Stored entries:

<<<<

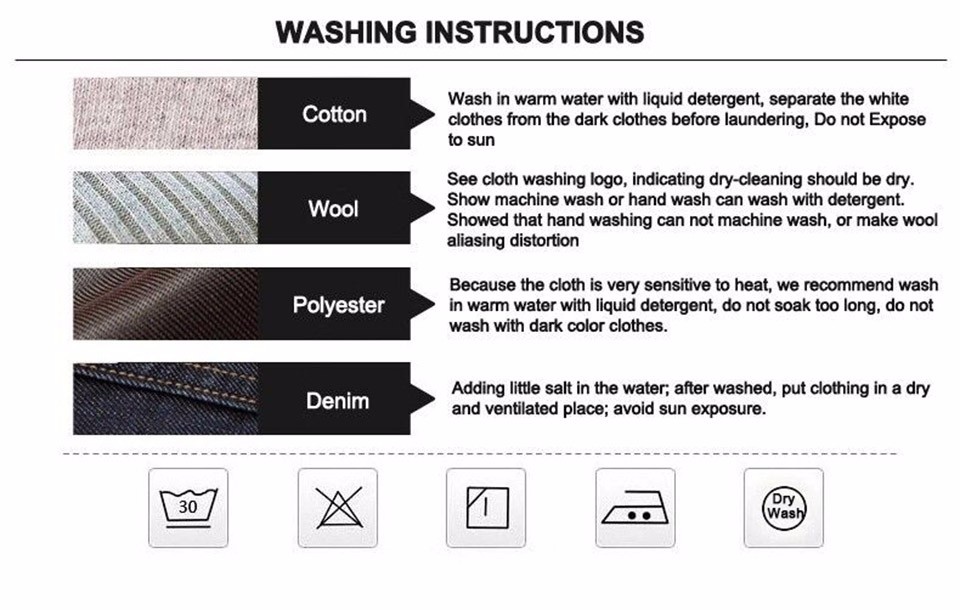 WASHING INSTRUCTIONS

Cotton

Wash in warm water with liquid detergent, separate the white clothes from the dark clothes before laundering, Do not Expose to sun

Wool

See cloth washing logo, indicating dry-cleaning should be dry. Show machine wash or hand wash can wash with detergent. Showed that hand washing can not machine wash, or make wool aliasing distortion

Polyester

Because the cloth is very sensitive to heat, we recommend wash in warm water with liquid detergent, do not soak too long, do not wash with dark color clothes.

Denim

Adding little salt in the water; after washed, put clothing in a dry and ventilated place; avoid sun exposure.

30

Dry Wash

>>>>
<<<<

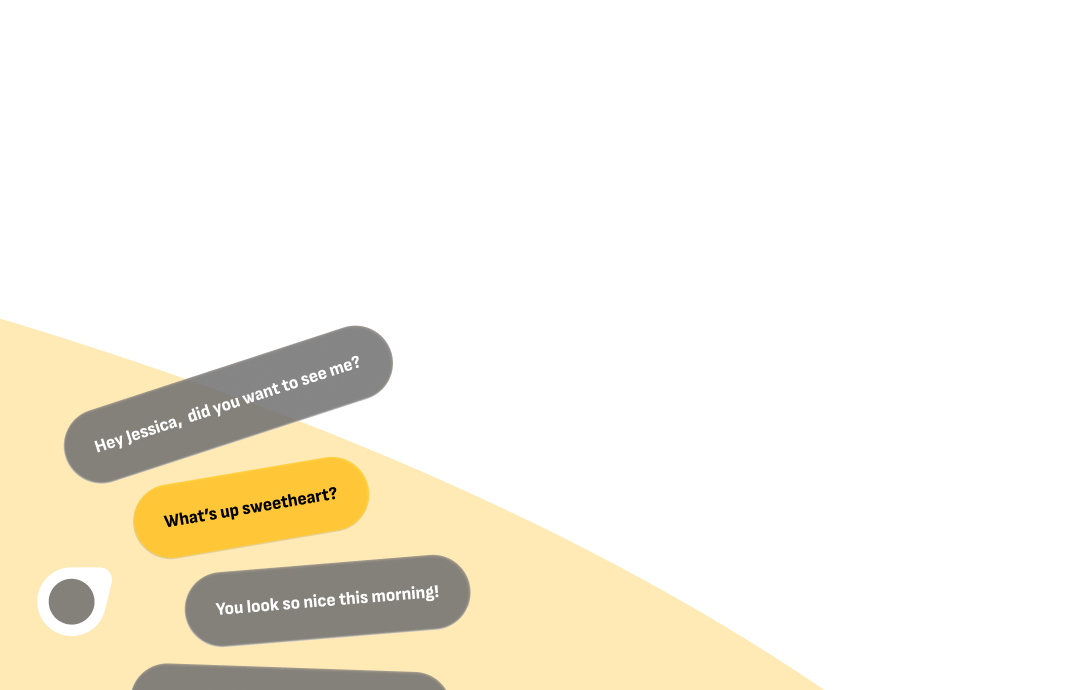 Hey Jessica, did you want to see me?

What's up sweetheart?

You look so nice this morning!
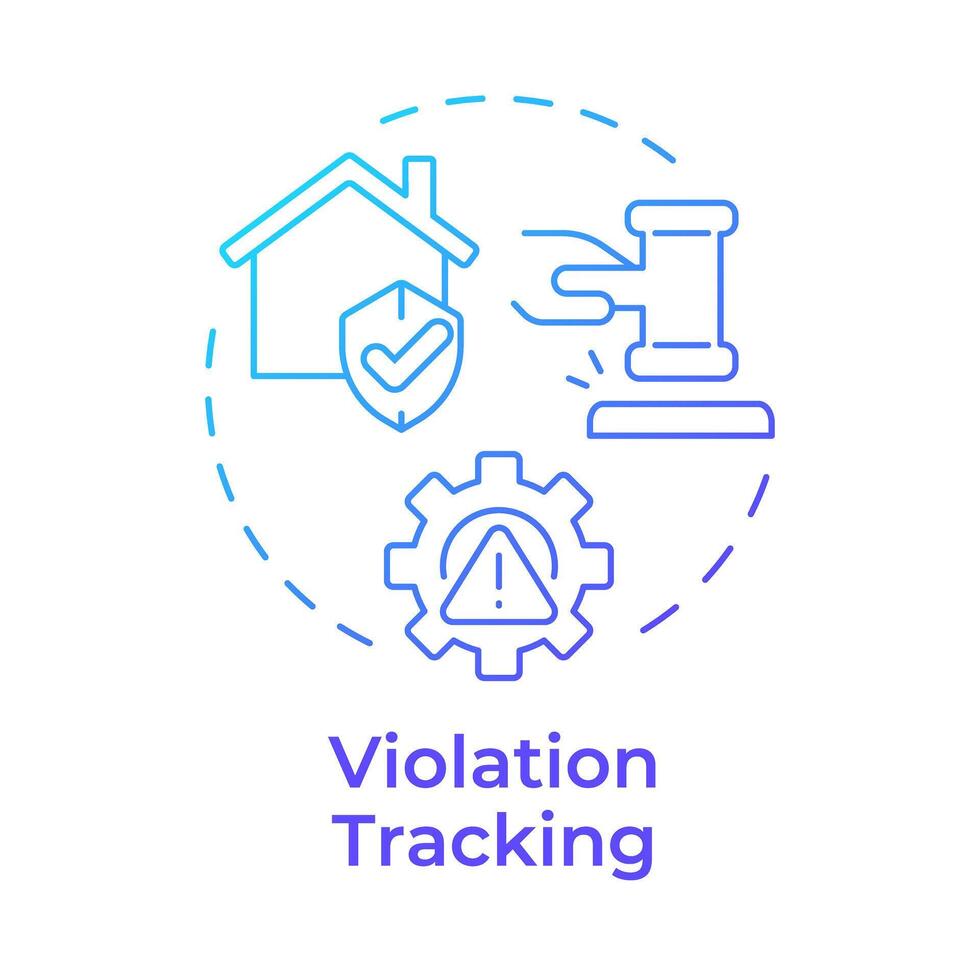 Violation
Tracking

>>>>
<<<<

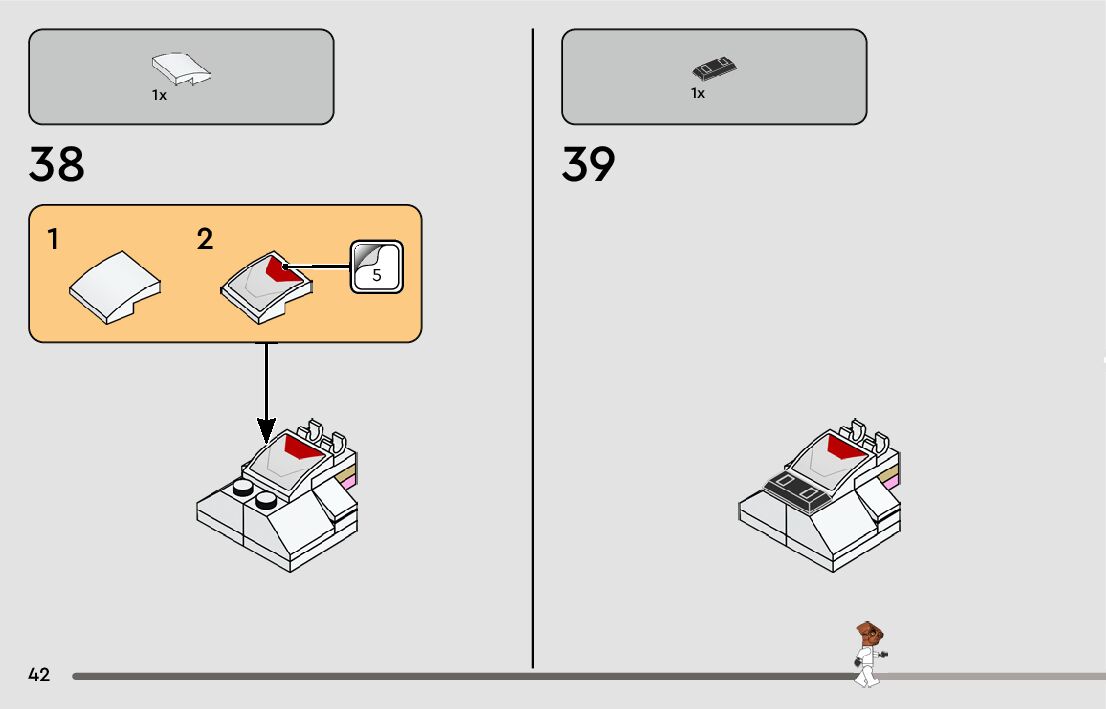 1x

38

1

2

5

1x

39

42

>>>>

(Work order): Search the data above and return each line in which "liquid" occurs.

(Answer to this exercise):
Wash in warm water with liquid detergent, separate the white clothes from the dark clothes before laundering, Do not Expose to sun
Because the cloth is very sensitive to heat, we recommend wash in warm water with liquid detergent, do not soak too long, do not wash with dark color clothes.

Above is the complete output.